Frank Wolak, an economist who directs Stanford’s Program on Energy and Sustainable Development and a divestment critic, says that the best way to deal with the threat of climate change would be to get the world’s government to establish “a stable, predictable price on carbon.” Targeting oil companies, as the divestment movement does, only deepens partisan divides and “pushes us farther away” from solutions. “I don’t think it makes any sense to vilify someone whose product you consume every day,” Wolak said. “You need the other side to work with you.”
Cary Krosinsky, an expert on sustainable finance who has taught at Columbia and Yale, has a similar view. Climate change, he says, is a complicated global problem that requires an array of solutions that take into account policy, the need to invest in clean-energy technology, and the challenges faced by energy-poor developing nations like China and India. Divestment fails to “deal with the reality of what we’re facing,” Krosinsky says. “It’s a non-starter when it comes to changing the energy mix.”
Leaders of the divestment campaign don’t disagree. “Divestment, by itself, is not going to solve this crisis,” says Stephen Heintz, president of theRockefeller Brothers Fund. But when the fund’s board, which include heirs of John D. Rockefeller, who built his fortune on oil, pledged last fall to divest from fossil fuels, the world took notice. Says Heintz: “This is largely symbolic, but symbols have power. They motivate people. They inspire people. They can change behavior.”
The DivestInvest Philanthropy effort is also steering more money toward investments in clean energy and energy efficiency. “We’re not just saying, ‘Get out of the bad,’” says Ellen Dorsey of the Wallace Fund. “We’re saying, ‘Get into the good.’”
Divestment has brought a spirited, informative, and often intense debate about climate change to hundreds, if not thousands, of campuses, faith organizations, and city governments. “It created a space for activism that got unleashed,” Dorsey says. Terms like “stranded assets” and the “carbon bubble” have become part of the debate.
“Three years ago that was me writing in Rolling Stone, and the good folk at the Carbon Tracker Initiative,” McKibben says. “Now it’s the Bank of England, the World Bank, pretty much everyone else who works in this space. We’ve made it abundantly clear that 80 percent of fossil fuel needs to stay in the ground.” The British newspaper The Guardian launched a high-profile campaign called Keep it in the Ground, calling on the world’s two biggest charities, the Bill and Melinda Gates Foundation and the Wellcome Trust, to move their money out of fossil fuels.

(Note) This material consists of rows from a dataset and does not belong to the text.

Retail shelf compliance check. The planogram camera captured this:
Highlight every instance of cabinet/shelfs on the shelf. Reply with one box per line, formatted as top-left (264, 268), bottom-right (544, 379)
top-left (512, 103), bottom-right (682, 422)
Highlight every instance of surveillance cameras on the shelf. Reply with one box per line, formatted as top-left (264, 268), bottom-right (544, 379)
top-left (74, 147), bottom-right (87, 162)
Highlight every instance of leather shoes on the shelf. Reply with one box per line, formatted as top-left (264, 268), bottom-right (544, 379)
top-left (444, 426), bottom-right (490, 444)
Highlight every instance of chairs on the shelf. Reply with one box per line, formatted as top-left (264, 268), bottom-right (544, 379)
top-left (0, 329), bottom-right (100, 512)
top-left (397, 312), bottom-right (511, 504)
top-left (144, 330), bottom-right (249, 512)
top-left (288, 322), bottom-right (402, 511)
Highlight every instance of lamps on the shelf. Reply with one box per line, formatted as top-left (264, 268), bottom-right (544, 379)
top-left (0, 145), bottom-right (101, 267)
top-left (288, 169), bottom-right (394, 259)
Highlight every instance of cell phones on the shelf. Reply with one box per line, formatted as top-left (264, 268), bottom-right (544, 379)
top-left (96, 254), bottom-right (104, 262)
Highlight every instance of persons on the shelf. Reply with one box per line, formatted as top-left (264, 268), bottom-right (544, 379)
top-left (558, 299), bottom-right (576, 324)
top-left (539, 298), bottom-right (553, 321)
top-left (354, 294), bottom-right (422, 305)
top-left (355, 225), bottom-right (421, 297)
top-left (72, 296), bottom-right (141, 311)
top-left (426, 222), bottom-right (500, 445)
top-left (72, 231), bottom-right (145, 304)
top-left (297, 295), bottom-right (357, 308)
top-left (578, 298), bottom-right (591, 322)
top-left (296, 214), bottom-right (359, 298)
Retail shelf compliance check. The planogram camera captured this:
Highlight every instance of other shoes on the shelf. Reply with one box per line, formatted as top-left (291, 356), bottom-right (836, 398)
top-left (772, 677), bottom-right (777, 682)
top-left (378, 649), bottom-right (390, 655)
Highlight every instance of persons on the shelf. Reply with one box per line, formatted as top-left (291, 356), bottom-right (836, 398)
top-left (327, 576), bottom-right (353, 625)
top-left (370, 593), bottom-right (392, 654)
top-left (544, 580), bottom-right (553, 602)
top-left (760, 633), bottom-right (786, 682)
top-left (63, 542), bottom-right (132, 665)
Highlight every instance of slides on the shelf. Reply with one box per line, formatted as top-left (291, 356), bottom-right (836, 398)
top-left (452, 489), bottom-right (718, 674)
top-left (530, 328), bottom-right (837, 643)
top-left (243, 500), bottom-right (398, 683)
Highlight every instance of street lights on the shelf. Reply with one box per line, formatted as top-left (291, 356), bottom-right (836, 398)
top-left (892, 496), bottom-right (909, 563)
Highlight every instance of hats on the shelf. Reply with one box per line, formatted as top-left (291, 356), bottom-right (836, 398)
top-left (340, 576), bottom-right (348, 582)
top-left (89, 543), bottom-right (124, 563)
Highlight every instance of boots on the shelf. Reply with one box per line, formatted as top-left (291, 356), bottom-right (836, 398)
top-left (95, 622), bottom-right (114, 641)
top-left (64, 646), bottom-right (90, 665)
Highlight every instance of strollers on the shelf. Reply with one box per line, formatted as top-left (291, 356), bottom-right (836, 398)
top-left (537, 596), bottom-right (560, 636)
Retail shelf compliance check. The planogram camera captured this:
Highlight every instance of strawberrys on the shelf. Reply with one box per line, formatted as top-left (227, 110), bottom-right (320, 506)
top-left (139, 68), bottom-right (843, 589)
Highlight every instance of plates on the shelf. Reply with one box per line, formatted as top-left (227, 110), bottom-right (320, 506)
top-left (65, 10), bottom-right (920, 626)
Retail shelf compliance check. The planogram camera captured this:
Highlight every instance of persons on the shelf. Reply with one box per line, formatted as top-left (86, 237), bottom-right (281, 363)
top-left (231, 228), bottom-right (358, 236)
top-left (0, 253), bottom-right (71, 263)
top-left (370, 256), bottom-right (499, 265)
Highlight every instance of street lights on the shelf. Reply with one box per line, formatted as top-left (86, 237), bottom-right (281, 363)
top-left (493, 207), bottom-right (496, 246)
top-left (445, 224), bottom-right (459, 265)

Bob Massie, a founder of the Ceres climate coalition and author of a landmark history of the South Africa divestment campaign, says the fossil fuel campaign is laying the groundwork for action that will follow.
“Divestment injects itself into the life of different institutions, and those institutions have to have a serious conversation about issues that are important,” Massie says. “This is how societies function when they have to make complicated decisions about their future. We do the kind of serious thinking that precedes political action.”
“What’s remarkable,” he adds, “is that if they decide not to divest, they almost always decide to do something.”
Yale University, for instance, rejected student divestment demands last August. In so doing, though, it announced a series of new climate initiatives, including a $21 million capital investment for energy efficiency and a research program to develop an internal carbon price that will be shared with other universities. Just as important, David Swensen, the influential chief investment officer who oversees the university’s $23.9 billion endowment, asked the endowment’s external investment managers to carefully assess the climate impacts of their portfolios.
“Yale asks you to avoid companies that refuse to acknowledge the social and financial costs of climate change and that fail to take economically sensible steps to reduce greenhouse gas emissions,” Swensen wrote.